Site Type	Prior probability
A/A	0.2475
A/C	0.001
A/G	0.001
A/T	0.001
T/C	0.001
T/G	0.001
T/T	0.2475
G/C	0.001
C/C	0.2475
G/G	0.2475
G/-	0.001
A/-	0.001
C/-	0.001
T/-	0.001

If the expected ploidy level is set to 1, analogous values to table 31.1 are calculated. Here, only the values for the homozygous site types like A, C, G, T and - would be calculated.

If the expected ploidy is set to 3, the analogous values are calculated, which here would be values for site types like A|A|A, A|C|G, G|G|- and so on.

Error probabilities are calculated alongside the priors for each observed allele and assumed reference allele, before the reference sequence is incorporated into the analysis.
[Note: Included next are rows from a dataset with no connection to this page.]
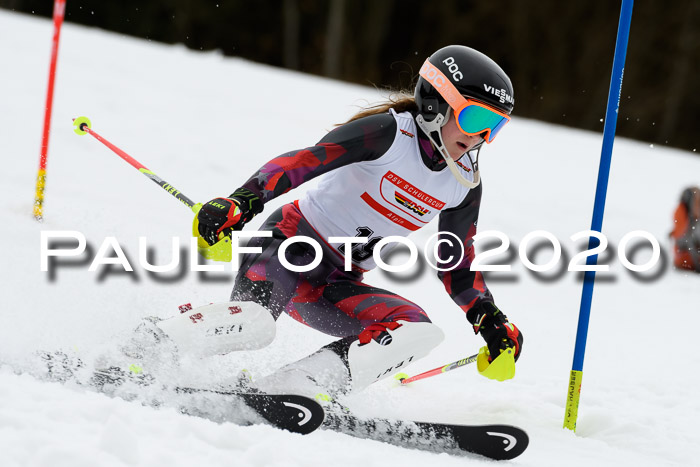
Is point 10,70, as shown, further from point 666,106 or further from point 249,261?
point 666,106

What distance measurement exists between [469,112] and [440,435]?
3.82 ft

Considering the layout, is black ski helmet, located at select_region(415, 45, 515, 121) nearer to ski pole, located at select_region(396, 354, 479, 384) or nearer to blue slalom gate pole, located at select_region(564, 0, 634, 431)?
blue slalom gate pole, located at select_region(564, 0, 634, 431)

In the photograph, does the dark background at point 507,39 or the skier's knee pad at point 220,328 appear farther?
the dark background at point 507,39

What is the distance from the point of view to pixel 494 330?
2951mm

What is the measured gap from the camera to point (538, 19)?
23172mm

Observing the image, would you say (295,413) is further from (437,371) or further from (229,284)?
(229,284)

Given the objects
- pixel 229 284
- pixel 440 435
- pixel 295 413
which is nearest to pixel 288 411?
pixel 295 413

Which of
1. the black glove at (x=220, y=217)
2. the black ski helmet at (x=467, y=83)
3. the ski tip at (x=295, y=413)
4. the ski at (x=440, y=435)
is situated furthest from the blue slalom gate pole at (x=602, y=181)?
the black glove at (x=220, y=217)

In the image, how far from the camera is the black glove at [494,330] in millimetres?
2918

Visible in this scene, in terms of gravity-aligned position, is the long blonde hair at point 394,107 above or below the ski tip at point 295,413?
above

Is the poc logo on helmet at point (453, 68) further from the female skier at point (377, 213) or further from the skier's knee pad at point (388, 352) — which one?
the skier's knee pad at point (388, 352)

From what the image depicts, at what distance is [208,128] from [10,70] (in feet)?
8.09

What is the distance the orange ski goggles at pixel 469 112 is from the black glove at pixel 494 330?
27.5 inches

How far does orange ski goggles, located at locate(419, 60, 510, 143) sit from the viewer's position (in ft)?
9.04
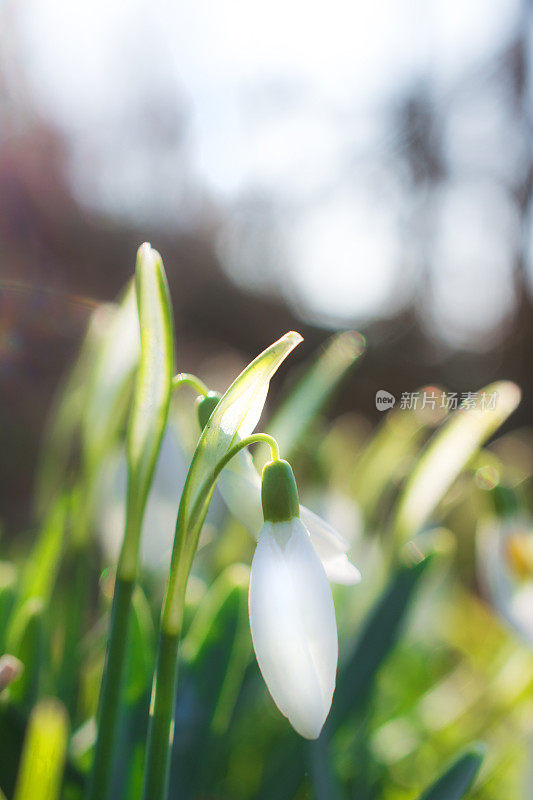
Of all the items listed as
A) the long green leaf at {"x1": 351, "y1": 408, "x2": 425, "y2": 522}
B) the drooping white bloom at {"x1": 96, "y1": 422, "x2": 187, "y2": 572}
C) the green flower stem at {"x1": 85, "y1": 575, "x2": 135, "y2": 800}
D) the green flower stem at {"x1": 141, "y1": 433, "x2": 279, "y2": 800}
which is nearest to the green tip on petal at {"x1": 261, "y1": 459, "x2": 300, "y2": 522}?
the green flower stem at {"x1": 141, "y1": 433, "x2": 279, "y2": 800}

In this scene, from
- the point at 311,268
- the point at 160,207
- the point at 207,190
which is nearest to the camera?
the point at 311,268

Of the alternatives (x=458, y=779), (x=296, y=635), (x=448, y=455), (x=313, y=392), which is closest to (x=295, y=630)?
(x=296, y=635)

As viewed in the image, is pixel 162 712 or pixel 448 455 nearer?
pixel 162 712

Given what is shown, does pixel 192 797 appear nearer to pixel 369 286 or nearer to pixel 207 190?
pixel 369 286

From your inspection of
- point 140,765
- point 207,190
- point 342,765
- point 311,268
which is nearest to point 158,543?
point 140,765

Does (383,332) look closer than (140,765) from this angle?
No

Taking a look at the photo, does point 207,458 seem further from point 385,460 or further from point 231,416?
point 385,460

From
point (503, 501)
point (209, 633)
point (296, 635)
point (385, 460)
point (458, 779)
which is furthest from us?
point (385, 460)

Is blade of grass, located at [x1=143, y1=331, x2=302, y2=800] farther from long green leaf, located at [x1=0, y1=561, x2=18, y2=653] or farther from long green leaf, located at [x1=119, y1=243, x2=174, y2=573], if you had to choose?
long green leaf, located at [x1=0, y1=561, x2=18, y2=653]
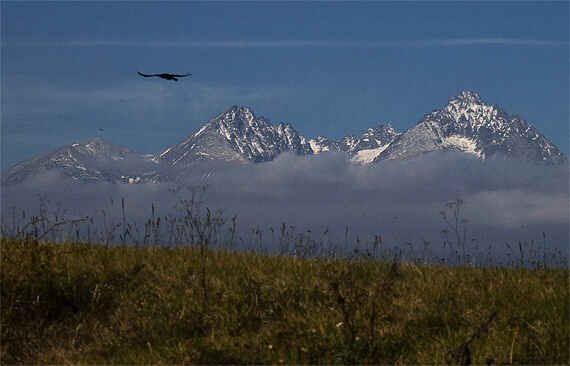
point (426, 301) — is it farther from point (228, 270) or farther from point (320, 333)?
point (228, 270)

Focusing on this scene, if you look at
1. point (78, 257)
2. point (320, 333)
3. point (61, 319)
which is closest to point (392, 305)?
point (320, 333)

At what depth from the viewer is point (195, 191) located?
926 cm

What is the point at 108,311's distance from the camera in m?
7.64

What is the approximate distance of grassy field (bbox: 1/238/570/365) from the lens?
19.8 ft

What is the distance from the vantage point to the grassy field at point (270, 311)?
604 centimetres

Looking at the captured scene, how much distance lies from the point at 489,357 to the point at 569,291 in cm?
252

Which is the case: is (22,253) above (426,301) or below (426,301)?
above

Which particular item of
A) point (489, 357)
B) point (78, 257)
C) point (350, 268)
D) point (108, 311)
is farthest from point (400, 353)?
point (78, 257)

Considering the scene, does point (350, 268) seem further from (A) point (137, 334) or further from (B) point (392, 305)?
(A) point (137, 334)

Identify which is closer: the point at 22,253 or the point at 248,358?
the point at 248,358

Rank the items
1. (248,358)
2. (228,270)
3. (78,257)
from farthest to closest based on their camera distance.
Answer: (78,257) → (228,270) → (248,358)

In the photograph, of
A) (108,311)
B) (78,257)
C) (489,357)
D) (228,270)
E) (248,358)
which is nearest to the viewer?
(489,357)

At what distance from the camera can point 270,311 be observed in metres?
6.75

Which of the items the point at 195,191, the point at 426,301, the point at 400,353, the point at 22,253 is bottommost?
the point at 400,353
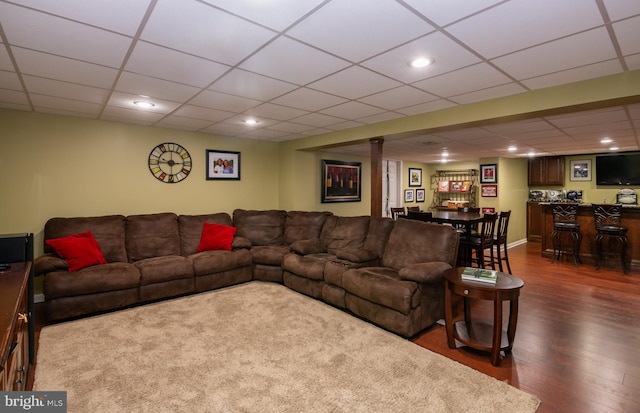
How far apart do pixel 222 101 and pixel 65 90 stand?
1.41 meters

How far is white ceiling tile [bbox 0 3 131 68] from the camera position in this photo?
1.75m

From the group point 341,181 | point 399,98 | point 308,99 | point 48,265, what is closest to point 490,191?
point 341,181

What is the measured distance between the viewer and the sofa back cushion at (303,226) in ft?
16.9

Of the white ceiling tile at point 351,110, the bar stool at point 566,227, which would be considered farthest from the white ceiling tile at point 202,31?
the bar stool at point 566,227

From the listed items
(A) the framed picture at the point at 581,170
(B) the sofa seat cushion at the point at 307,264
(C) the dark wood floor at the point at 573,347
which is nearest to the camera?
(C) the dark wood floor at the point at 573,347

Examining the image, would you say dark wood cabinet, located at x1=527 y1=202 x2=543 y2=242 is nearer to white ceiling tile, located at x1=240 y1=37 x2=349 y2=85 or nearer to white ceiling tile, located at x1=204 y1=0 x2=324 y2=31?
white ceiling tile, located at x1=240 y1=37 x2=349 y2=85

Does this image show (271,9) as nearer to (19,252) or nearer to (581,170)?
(19,252)

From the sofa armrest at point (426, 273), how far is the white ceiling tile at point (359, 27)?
197 centimetres

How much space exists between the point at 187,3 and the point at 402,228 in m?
3.08

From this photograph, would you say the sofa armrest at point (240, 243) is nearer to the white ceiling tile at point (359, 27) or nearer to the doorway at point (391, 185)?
the white ceiling tile at point (359, 27)

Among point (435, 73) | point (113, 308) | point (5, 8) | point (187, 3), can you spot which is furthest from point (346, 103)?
point (113, 308)

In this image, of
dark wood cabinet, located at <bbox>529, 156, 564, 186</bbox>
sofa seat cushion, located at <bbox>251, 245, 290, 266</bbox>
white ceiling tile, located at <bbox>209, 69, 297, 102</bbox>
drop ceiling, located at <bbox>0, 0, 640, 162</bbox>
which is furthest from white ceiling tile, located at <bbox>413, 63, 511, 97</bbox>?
dark wood cabinet, located at <bbox>529, 156, 564, 186</bbox>

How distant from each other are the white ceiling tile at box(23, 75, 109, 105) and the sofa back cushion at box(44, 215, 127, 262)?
62.1 inches

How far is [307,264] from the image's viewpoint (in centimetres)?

Table 31.2 illustrates an example of the values calculated in an error probability matrix.

Table 31.2: Error probability matrix - observed sequenced nucleotide in read versus actual nucleotide at this position.

	A	C	G	T	-
A	0.90	0.025	0.025	0.025	0.025
C	0.025	0.90	0.025	0.025	0.025
G	0.025	0.025	0.90	0.025	0.025
T	0.025	0.025	0.025	0.90	0.025
-	0.025	0.025	0.025	0.025	0.90

If quality values are available, an error matrix is calculated for each quality value.